→ Reading text:
* start *
# how do I design a stencil to wrap around a hollowform properly?



## MarkNotts (Jan 22, 2017)

Hiya and I am new here, I have only been carving for a little while and I have an idea for a carving on a hollowform I have turned on my wood lathe, the problem is the shape!

I can use 3dsmax to make a replica in 3d space to see how the stencil will look, I can use photoshop to make the design but the paper printout to wrap on the real hollowform will never wrap right.

is there a way or a guide that I can use to make the correct paper shape to wrap around the hollowform correctly? once the correct shape is printed the stencil will follow 

thanks.

Mark.


----------



## mrg (Mar 10, 2010)

Make your stencil, print it out. Cut in half at the split of the top and bottom. Apply the top half and then the bottom. This will allow you to add the stencil without it bunching up. If need be you can split in half left and right. Where you cut add a 32 nd to a 16th to width and length for paper creep if needed.


----------



## MarkNotts (Jan 22, 2017)

> Make your stencil, print it out. Cut in half at the split of the top and bottom. Apply the top half and then the bottom. This will allow you to add the stencil without it bunching up. If need be you can split in half left and right. Where you cut add a 32 nd to a 16th to width and length for paper creep if needed.
> 
> - mrg


Thanks buddy and im sorry i omitted an important bit by accident, the stencil i want to design is for the top half wrapping around like say a beer or wine bottle label, it seems simple but nope :/ a lot of messing around with photoshop warp feature and trst prints has me arc warping at 55 to get the outer quarter circumference curve right but it all goes wrong about half way up the curve towards the rim :/ , i have bit the bullet and now dividing circumference segments into 8 but the paper still wants to bunch up


----------



## OSB (Dec 16, 2016)
* end *
→ Data extract:
* start *
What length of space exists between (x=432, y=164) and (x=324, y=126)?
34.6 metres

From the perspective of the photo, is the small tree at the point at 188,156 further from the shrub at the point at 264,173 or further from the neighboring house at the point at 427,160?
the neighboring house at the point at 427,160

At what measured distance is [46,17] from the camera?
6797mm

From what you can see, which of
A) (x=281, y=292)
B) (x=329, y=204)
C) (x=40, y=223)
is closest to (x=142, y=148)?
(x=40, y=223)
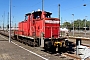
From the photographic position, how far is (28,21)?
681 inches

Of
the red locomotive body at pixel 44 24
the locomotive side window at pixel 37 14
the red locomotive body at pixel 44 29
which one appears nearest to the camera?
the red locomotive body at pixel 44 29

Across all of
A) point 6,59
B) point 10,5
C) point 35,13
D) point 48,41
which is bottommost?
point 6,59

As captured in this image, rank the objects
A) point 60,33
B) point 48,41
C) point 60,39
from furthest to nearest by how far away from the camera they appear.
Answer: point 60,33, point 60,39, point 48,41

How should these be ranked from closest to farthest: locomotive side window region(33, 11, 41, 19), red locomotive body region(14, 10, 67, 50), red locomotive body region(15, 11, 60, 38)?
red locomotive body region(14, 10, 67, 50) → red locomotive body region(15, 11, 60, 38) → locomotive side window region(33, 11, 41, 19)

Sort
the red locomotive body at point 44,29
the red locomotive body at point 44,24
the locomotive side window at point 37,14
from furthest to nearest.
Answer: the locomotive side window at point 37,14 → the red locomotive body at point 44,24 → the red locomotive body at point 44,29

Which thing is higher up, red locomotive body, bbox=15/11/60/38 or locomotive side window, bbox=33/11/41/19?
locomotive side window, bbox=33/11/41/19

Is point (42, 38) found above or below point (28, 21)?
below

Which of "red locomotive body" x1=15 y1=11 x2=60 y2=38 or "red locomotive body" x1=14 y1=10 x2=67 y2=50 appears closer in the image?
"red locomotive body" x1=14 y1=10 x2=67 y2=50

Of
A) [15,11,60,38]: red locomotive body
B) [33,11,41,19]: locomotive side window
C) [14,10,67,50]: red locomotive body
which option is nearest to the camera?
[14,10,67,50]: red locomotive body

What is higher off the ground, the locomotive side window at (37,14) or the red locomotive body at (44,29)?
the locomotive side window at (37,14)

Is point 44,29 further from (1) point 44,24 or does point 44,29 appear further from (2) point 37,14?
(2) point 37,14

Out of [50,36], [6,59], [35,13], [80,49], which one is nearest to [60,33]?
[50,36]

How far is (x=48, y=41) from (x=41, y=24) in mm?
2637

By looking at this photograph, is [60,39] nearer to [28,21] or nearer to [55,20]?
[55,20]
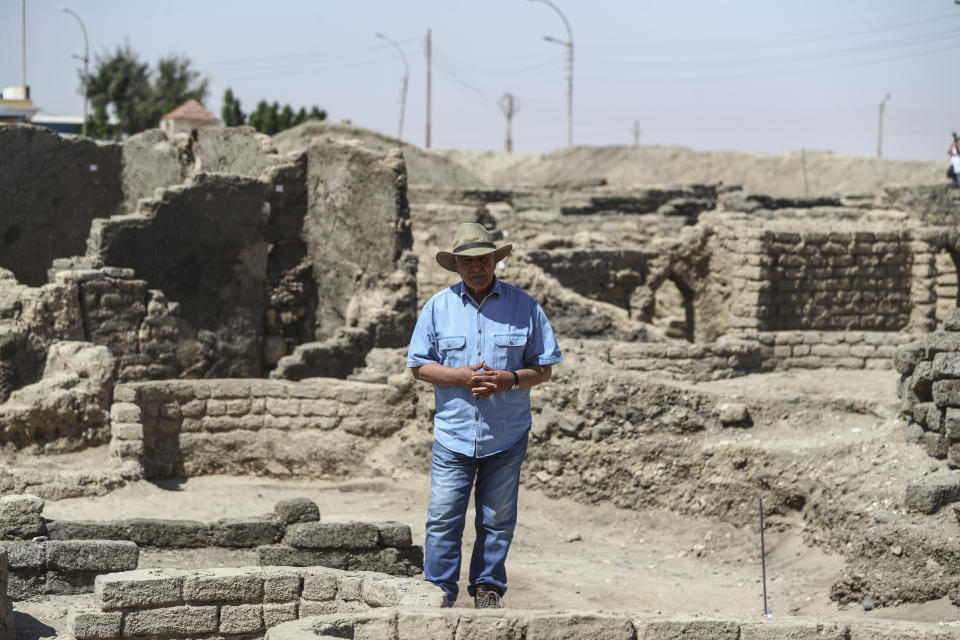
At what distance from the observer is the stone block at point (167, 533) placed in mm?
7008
* end *
* start *
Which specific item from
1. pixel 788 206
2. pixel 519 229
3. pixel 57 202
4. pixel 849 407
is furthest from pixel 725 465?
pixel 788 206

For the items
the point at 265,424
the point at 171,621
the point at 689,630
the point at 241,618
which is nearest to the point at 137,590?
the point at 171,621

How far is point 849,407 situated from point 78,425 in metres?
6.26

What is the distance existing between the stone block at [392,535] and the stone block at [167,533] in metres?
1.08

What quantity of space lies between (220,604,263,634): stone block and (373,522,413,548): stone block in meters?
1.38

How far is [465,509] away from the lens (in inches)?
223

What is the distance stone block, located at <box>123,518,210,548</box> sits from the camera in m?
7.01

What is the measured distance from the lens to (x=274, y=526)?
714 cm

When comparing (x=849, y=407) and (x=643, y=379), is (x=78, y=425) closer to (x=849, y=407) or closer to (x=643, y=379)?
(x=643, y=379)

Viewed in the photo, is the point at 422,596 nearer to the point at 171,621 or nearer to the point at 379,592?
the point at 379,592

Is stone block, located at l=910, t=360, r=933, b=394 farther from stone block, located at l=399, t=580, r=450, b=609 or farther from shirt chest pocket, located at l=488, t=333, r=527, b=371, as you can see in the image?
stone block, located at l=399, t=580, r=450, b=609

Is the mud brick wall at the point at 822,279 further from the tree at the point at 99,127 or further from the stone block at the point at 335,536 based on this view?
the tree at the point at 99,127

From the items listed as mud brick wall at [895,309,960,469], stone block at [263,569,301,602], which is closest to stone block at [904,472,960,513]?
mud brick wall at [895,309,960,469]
* end *
→ Task requirements:
**1.** Reproduce the stretch of the hollowform stencil thread from "I can use 3dsmax" through "(Mar 10, 2010)".
**2.** Answer these questions from the hollowform stencil thread.
(a) What program does MarkNotts say he can use to make a 3D replica of the piece?
(b) Into how many segments is MarkNotts now dividing the circumference?
(c) How much does mrg suggest adding where you cut, to allow for paper creep?
**3.** Pick up the hollowform stencil thread where it stops and write what comes next.

→ Written answers:
**1.**
I can use 3dsmax to make a replica in 3d space to see how the stencil will look, I can use photoshop to make the design but the paper printout to wrap on the real hollowform will never wrap right.

is there a way or a guide that I can use to make the correct paper shape to wrap around the hollowform correctly? once the correct shape is printed the stencil will follow 

thanks.

Mark.


----------



## mrg (Mar 10, 2010)

**2.**
(a) 3dsmax
(b) 8
(c) A 32nd to a 16th, to width and length

**3.**
Your problem is that you are trying to fit flat paper on a compound curve. No matter how small you divide it, it is not going to lay down smooth.

It might be possible to laser etch it with a rotary attachment. You could also print on a conical strip of plastic and vacuum form it to your curve.

If I had to do it, I would probably divide the surface in to a grid along with the template and use that to freehand copy the template on to the wood.


----------



## MarkNotts (Jan 22, 2017)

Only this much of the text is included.